## Instructions for the task
Pictures excluded, copy word for word the lines from the one holding "Comparing positions, is" through the last line below.

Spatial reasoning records
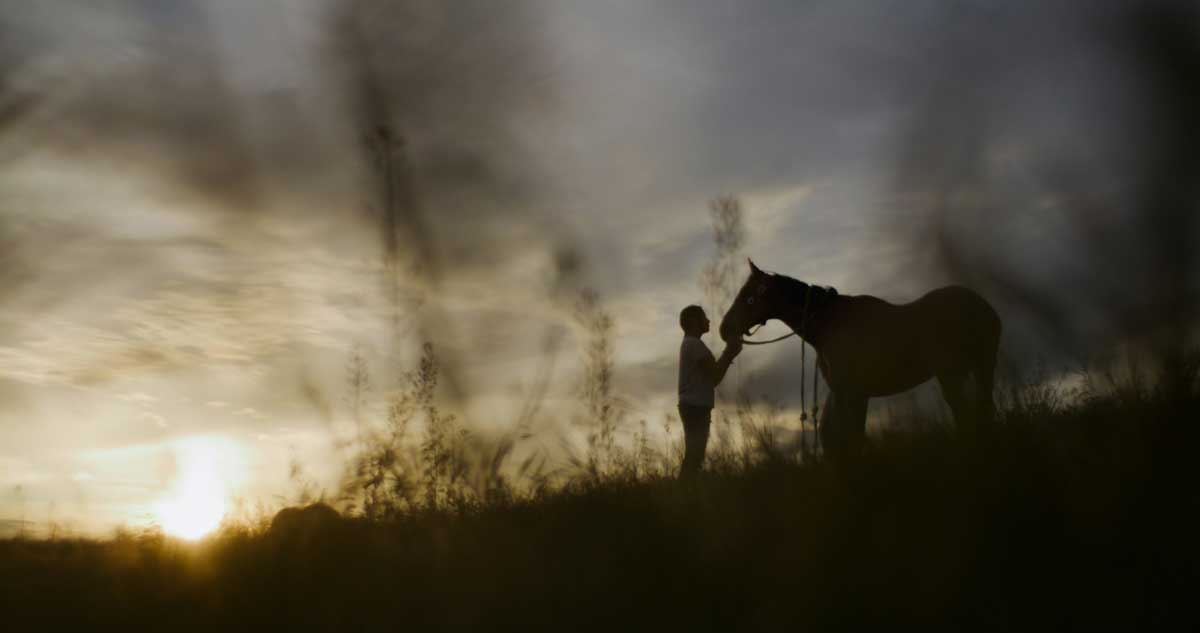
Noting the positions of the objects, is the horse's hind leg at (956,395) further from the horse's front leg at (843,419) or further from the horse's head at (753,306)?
the horse's head at (753,306)

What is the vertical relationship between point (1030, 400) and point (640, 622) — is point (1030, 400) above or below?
above

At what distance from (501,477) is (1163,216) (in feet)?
13.8

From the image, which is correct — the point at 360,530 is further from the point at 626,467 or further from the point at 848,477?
the point at 848,477

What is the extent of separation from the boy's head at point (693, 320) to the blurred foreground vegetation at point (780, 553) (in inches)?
121

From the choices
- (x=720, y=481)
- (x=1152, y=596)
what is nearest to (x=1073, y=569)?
(x=1152, y=596)

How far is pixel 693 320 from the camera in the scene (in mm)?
8914

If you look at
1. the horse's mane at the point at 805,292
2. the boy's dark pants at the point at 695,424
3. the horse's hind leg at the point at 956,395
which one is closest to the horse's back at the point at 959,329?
the horse's hind leg at the point at 956,395

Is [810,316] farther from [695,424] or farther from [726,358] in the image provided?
[695,424]

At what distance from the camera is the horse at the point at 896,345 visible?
22.7 feet

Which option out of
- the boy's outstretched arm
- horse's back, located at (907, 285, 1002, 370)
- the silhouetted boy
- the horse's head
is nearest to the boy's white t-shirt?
the silhouetted boy

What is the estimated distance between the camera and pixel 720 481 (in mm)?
5586

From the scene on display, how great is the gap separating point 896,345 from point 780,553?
3762mm

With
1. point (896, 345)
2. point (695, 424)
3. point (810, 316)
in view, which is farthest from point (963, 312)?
point (695, 424)

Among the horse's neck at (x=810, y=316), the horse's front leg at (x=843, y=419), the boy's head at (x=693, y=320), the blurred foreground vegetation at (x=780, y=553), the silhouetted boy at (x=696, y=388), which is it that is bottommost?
the blurred foreground vegetation at (x=780, y=553)
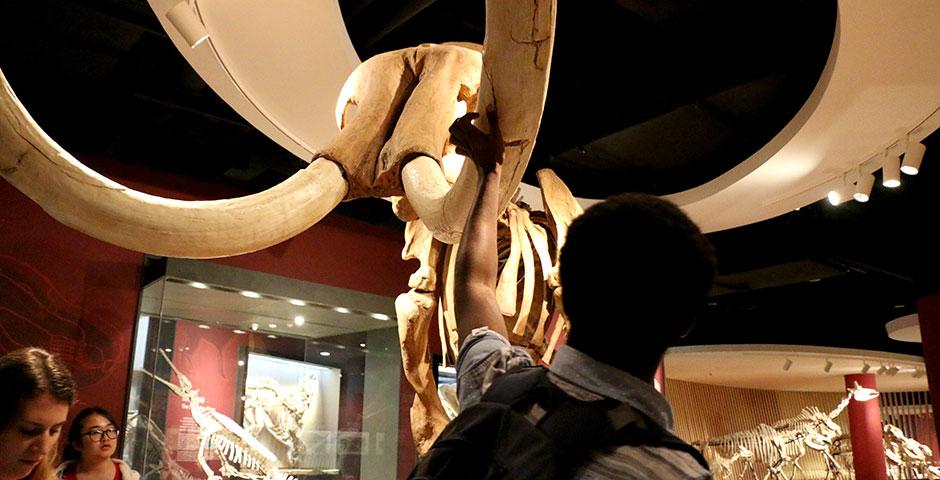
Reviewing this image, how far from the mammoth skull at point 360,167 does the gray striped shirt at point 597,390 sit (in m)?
0.52

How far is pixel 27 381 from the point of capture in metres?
1.87

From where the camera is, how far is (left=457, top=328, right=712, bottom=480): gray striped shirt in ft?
2.67

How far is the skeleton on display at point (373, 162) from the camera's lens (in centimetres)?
123

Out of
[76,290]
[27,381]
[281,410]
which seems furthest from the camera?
[281,410]

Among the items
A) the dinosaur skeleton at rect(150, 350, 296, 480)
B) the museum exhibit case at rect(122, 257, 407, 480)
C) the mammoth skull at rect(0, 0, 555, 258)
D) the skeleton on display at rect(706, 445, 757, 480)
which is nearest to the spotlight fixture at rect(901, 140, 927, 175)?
the museum exhibit case at rect(122, 257, 407, 480)

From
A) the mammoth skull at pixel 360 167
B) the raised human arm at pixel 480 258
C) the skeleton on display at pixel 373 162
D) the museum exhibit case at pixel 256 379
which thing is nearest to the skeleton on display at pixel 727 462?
the museum exhibit case at pixel 256 379

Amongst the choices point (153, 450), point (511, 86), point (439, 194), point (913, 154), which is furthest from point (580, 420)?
point (913, 154)

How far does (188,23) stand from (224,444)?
2.81 m

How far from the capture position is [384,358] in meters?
5.69

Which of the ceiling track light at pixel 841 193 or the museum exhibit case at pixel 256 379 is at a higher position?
the ceiling track light at pixel 841 193

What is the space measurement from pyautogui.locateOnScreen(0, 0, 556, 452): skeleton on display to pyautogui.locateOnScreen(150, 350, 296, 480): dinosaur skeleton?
238 centimetres

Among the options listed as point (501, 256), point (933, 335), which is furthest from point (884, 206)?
point (501, 256)

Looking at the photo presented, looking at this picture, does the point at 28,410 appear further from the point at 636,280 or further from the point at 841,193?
the point at 841,193

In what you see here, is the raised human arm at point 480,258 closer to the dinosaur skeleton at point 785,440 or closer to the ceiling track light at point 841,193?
the ceiling track light at point 841,193
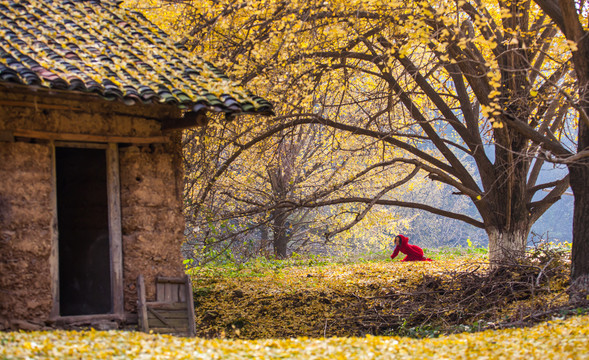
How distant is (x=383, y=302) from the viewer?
9.66 meters

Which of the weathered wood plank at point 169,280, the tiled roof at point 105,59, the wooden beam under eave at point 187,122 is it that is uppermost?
the tiled roof at point 105,59

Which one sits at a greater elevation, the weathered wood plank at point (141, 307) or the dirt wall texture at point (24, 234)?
the dirt wall texture at point (24, 234)

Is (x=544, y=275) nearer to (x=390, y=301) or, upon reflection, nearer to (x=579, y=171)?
(x=579, y=171)

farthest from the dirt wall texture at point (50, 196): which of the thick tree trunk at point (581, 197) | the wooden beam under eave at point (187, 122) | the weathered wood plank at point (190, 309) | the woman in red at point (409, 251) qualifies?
the woman in red at point (409, 251)

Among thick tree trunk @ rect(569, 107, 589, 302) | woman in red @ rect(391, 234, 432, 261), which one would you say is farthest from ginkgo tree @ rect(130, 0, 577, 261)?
woman in red @ rect(391, 234, 432, 261)

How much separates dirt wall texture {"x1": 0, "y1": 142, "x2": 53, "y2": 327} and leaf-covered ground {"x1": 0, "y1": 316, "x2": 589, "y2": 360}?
2.98 feet

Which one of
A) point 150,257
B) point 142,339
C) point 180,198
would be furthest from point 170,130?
point 142,339

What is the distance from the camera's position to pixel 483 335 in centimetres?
641

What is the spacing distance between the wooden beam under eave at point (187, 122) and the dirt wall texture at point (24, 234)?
1.56 metres

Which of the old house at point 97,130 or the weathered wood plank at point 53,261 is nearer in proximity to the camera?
the old house at point 97,130

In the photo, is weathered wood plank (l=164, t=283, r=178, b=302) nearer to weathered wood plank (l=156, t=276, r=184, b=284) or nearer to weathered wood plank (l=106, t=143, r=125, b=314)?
weathered wood plank (l=156, t=276, r=184, b=284)

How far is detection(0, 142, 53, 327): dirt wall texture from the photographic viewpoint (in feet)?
21.5

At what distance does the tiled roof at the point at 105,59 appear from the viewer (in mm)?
6480

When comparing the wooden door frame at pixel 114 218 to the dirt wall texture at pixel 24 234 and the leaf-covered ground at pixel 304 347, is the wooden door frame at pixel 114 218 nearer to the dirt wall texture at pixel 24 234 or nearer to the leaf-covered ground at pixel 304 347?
the dirt wall texture at pixel 24 234
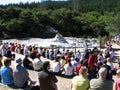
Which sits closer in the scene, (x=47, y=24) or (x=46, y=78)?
(x=46, y=78)

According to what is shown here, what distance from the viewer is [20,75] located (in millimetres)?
11484

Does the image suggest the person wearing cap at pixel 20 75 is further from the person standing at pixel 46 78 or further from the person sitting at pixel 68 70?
the person sitting at pixel 68 70

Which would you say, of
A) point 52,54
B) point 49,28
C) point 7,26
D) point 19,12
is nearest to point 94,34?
point 49,28

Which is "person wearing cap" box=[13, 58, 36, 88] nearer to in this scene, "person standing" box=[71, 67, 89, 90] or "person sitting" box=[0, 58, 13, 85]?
"person sitting" box=[0, 58, 13, 85]

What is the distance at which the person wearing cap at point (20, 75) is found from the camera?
37.6 feet

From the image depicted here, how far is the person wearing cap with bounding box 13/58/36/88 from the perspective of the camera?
451 inches

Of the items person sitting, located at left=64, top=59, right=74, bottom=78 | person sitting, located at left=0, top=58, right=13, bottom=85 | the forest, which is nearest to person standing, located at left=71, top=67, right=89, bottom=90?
person sitting, located at left=0, top=58, right=13, bottom=85

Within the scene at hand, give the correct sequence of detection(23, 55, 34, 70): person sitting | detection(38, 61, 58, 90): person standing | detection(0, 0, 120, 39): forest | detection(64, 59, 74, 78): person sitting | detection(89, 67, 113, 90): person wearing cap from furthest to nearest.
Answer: detection(0, 0, 120, 39): forest → detection(64, 59, 74, 78): person sitting → detection(23, 55, 34, 70): person sitting → detection(38, 61, 58, 90): person standing → detection(89, 67, 113, 90): person wearing cap

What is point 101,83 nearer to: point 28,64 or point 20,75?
point 20,75

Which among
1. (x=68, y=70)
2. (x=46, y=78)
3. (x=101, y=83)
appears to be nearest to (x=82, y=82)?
(x=101, y=83)

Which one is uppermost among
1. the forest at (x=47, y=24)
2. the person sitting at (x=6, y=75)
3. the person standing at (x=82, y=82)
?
the person standing at (x=82, y=82)

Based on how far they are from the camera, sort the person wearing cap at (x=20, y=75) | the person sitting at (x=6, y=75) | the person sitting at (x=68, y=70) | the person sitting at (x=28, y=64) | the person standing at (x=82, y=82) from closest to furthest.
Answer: the person standing at (x=82, y=82)
the person wearing cap at (x=20, y=75)
the person sitting at (x=6, y=75)
the person sitting at (x=28, y=64)
the person sitting at (x=68, y=70)

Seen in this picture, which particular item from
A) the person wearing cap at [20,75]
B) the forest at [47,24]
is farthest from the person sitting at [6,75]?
the forest at [47,24]

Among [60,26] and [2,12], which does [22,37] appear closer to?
[2,12]
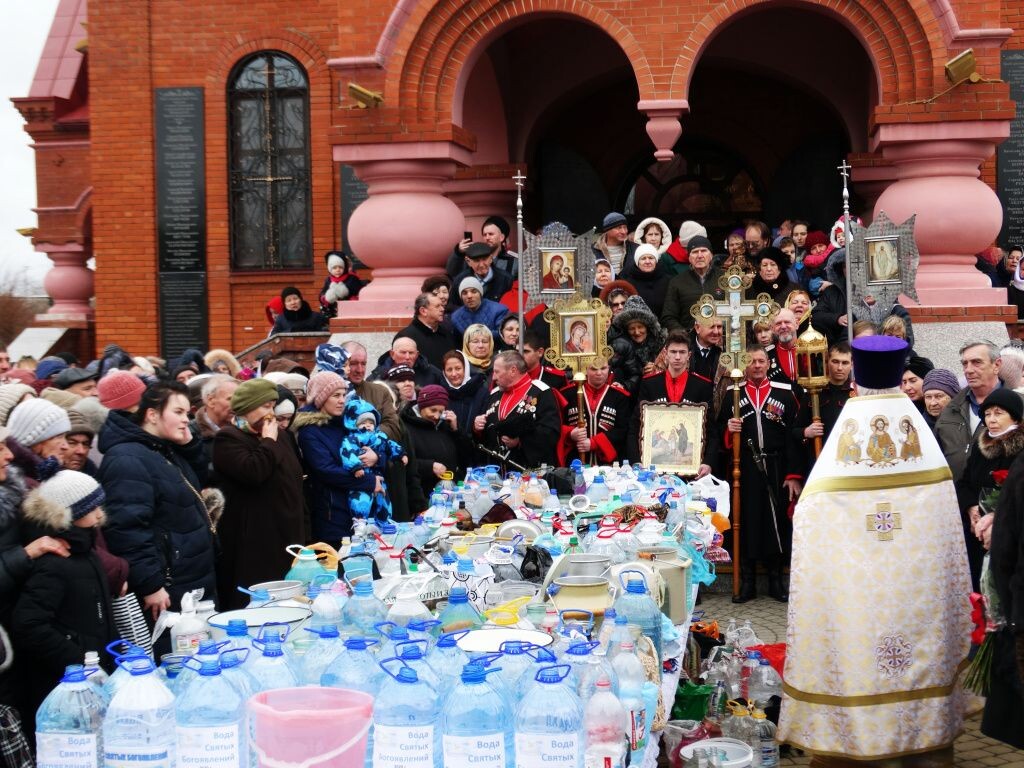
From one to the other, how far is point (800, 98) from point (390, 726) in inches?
559

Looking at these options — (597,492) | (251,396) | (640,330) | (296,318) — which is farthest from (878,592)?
(296,318)

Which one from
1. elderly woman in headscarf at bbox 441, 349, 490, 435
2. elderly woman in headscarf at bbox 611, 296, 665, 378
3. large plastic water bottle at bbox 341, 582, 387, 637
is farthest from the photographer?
elderly woman in headscarf at bbox 611, 296, 665, 378

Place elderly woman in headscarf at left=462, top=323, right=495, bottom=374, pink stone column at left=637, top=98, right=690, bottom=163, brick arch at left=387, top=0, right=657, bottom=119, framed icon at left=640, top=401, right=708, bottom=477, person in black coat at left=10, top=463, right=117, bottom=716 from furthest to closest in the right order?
brick arch at left=387, top=0, right=657, bottom=119, pink stone column at left=637, top=98, right=690, bottom=163, elderly woman in headscarf at left=462, top=323, right=495, bottom=374, framed icon at left=640, top=401, right=708, bottom=477, person in black coat at left=10, top=463, right=117, bottom=716

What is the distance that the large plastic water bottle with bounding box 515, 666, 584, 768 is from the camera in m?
2.98

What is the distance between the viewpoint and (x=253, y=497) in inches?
245

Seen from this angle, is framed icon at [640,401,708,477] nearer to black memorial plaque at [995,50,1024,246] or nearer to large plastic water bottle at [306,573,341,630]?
large plastic water bottle at [306,573,341,630]

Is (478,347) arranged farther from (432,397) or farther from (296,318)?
(296,318)

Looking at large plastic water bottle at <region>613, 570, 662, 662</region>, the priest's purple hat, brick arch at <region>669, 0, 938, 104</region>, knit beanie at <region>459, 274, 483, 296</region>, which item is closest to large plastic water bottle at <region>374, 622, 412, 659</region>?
large plastic water bottle at <region>613, 570, 662, 662</region>

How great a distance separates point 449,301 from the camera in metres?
11.3

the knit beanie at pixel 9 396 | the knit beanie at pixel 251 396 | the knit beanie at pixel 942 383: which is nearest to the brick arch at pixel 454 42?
the knit beanie at pixel 942 383

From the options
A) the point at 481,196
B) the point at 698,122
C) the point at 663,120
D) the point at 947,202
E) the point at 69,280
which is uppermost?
the point at 698,122

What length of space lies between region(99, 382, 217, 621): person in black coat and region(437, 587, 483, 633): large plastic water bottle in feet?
5.53

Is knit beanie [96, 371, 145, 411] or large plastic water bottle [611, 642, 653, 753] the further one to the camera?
knit beanie [96, 371, 145, 411]

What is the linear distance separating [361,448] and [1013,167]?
10127 millimetres
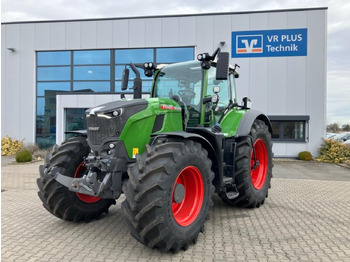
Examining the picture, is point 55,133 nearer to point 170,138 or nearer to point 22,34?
point 22,34

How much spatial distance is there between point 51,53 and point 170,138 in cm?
1516

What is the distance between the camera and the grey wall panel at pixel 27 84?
54.2ft

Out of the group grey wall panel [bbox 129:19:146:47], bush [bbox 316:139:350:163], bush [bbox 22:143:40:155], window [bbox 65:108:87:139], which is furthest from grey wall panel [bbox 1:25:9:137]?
bush [bbox 316:139:350:163]

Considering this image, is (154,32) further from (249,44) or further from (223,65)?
(223,65)

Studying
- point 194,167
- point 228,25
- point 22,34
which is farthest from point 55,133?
point 194,167

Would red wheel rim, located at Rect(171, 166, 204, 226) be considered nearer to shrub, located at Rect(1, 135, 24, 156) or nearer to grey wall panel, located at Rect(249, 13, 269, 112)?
grey wall panel, located at Rect(249, 13, 269, 112)

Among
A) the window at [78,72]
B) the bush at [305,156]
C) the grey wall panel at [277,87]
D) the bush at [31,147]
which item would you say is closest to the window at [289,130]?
the grey wall panel at [277,87]

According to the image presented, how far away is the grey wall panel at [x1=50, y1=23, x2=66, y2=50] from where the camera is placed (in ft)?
53.5

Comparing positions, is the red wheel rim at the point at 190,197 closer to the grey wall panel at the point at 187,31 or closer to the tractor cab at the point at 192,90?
the tractor cab at the point at 192,90

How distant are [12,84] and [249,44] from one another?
12965 mm

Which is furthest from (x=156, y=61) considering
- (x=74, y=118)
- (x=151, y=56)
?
(x=74, y=118)

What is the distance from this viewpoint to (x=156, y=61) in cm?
1584

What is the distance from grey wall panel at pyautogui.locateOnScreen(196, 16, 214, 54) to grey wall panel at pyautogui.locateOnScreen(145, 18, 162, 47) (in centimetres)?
196

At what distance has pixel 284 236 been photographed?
4133mm
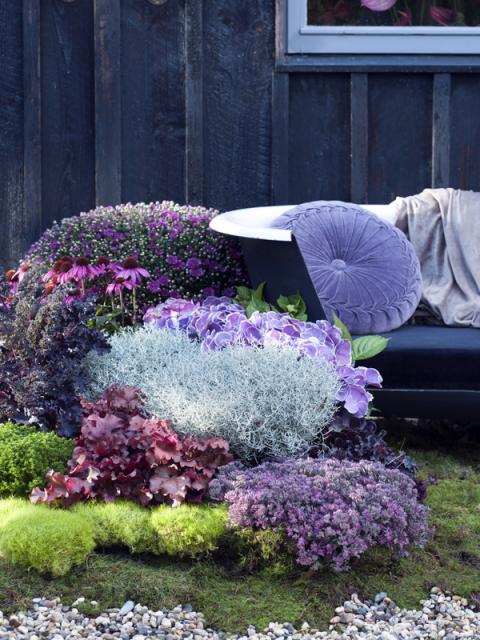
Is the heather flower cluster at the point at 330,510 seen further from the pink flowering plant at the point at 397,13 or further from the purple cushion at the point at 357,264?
the pink flowering plant at the point at 397,13

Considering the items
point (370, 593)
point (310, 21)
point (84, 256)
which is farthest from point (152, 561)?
point (310, 21)

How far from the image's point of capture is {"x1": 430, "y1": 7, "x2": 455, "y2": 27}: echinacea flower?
5301mm

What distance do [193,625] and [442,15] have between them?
12.5 ft

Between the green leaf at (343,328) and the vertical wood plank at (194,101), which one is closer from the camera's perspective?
the green leaf at (343,328)

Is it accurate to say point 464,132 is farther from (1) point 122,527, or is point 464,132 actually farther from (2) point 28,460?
(1) point 122,527

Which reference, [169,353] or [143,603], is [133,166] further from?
[143,603]

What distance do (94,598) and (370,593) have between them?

## Result of the exercise
Comparing positions, is the red wheel rim at the point at 190,197 closer to the grey wall panel at the point at 187,31 or closer to the tractor cab at the point at 192,90?
the tractor cab at the point at 192,90

How distant are [12,84] and [249,44] from one another?
12965 mm

Which is furthest from (x=156, y=61) considering
- (x=74, y=118)
- (x=151, y=56)
?
(x=74, y=118)

What is the distance from this viewpoint to (x=156, y=61) in cm?
1584

What is the distance from grey wall panel at pyautogui.locateOnScreen(196, 16, 214, 54) to grey wall panel at pyautogui.locateOnScreen(145, 18, 162, 47) (in centimetres)?
196

At what distance has pixel 284 236 been photographed?
4133mm
Is the heather flower cluster at the point at 330,510 seen further from the pink flowering plant at the point at 397,13 or further from the purple cushion at the point at 357,264?
the pink flowering plant at the point at 397,13

Considering the items
point (370, 593)
point (310, 21)
point (84, 256)
which is farthest from point (152, 561)?
point (310, 21)

How far from the image's point of capture is {"x1": 430, "y1": 7, "x2": 455, "y2": 27}: echinacea flower?
5301mm

What distance do [193,625] and [442,15] have between them?
12.5 ft

Between the green leaf at (343,328) and the vertical wood plank at (194,101), which one is closer from the camera's perspective?
the green leaf at (343,328)

Is it accurate to say point 464,132 is farther from (1) point 122,527, or is point 464,132 actually farther from (2) point 28,460?
(1) point 122,527

Which reference, [169,353] or [143,603], is [133,166] further from?
[143,603]

What distance do (94,598) and (370,593) have between them?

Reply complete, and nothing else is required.